DATA EXTRACTS START

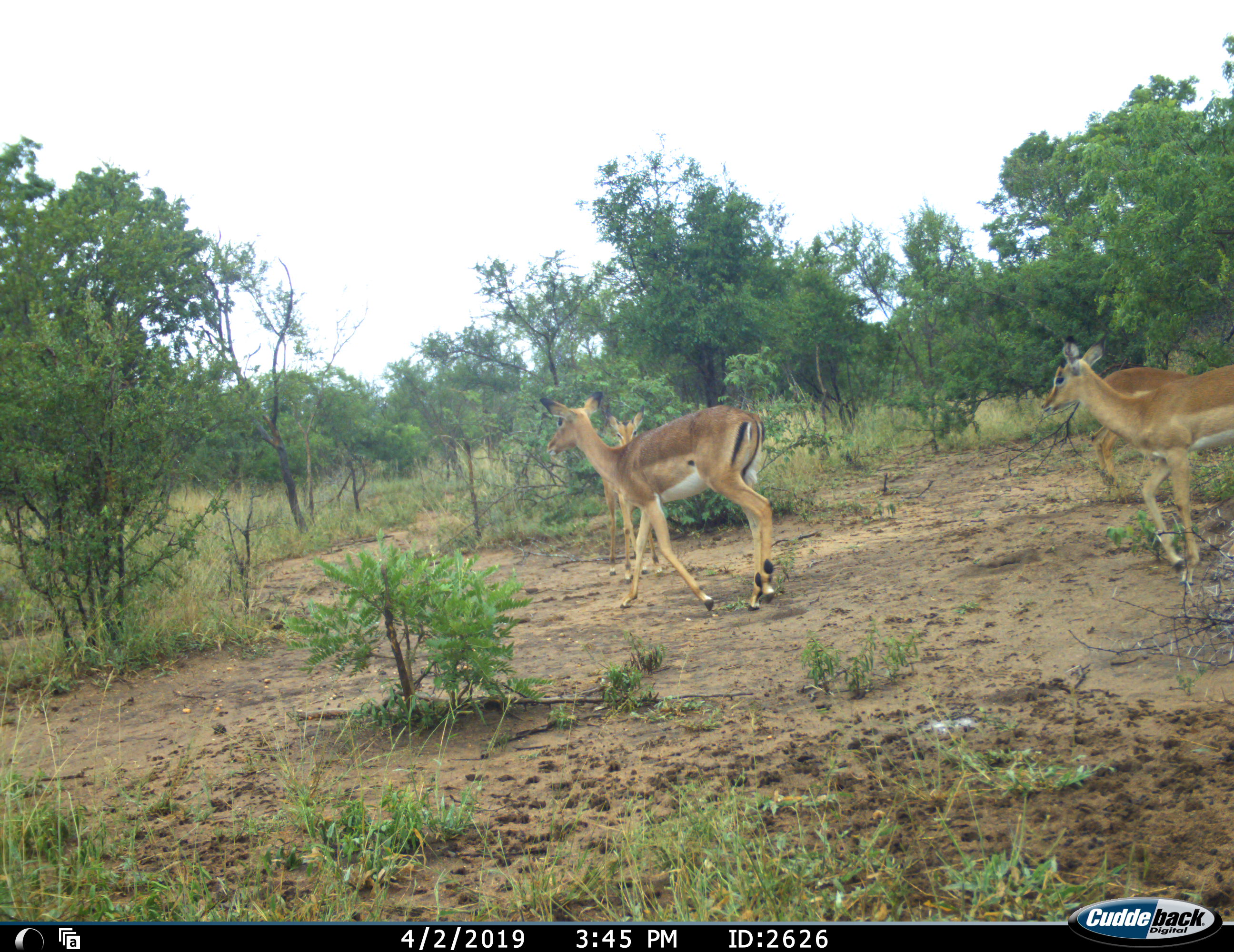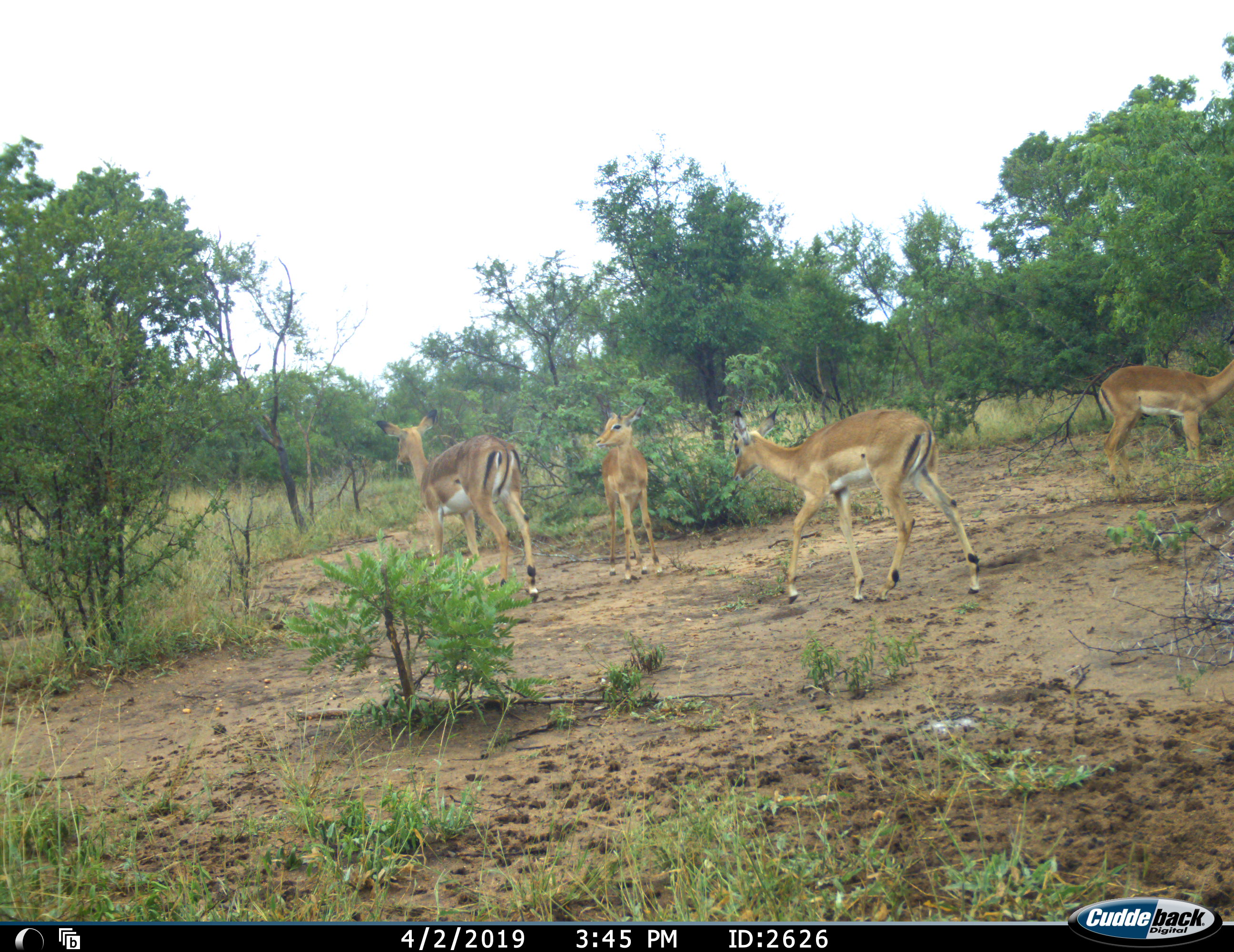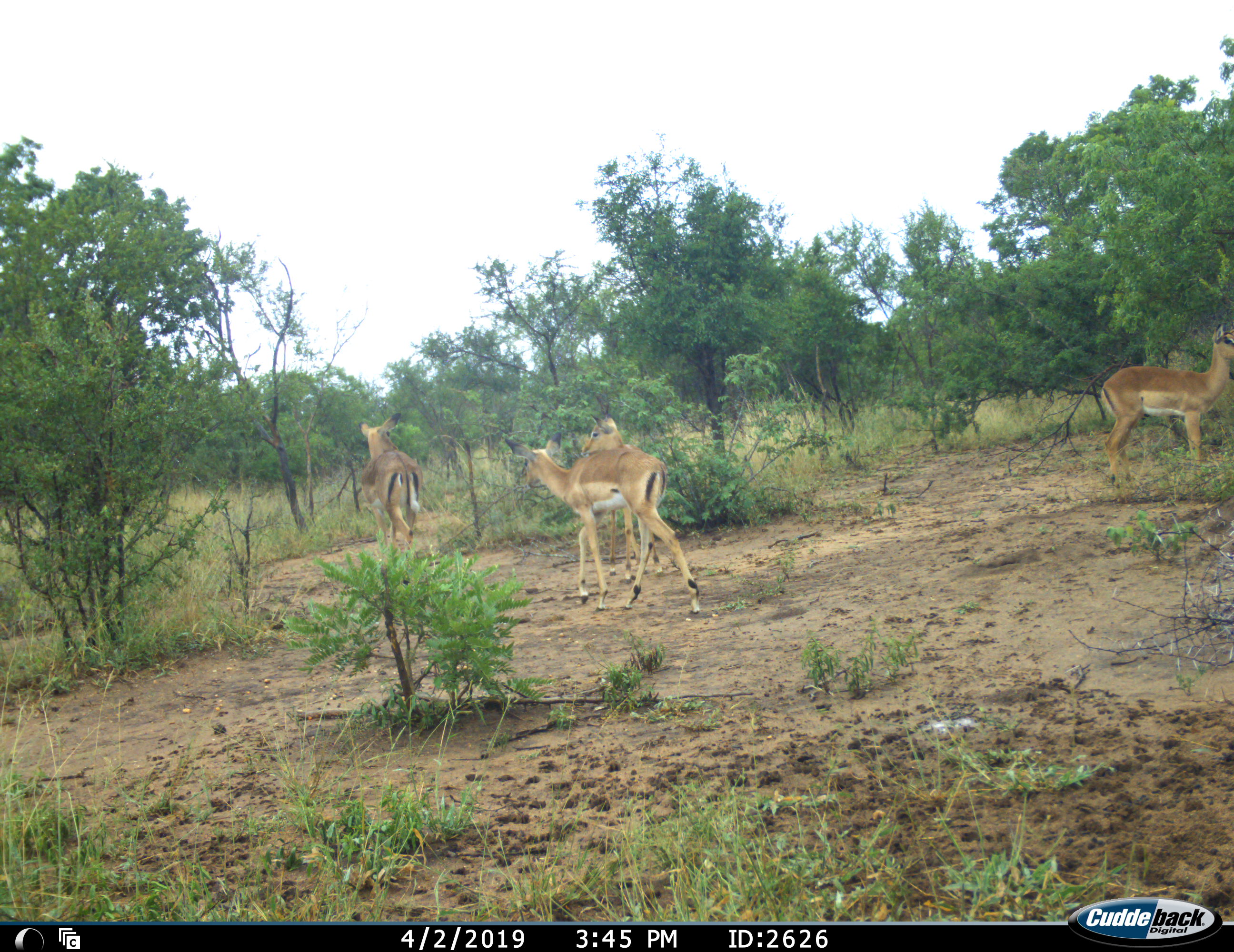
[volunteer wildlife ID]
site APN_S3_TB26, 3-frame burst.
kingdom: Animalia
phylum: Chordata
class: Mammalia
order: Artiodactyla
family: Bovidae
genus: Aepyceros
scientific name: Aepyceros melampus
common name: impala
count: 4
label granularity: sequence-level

DATA EXTRACTS END

◆ **EXERCISE AIM**
Return exactly the line that contains "common name: impala" and every line after it, through the last line of the records.

◆ **RESULT BELOW**
common name: impala
count: 4
label granularity: sequence-level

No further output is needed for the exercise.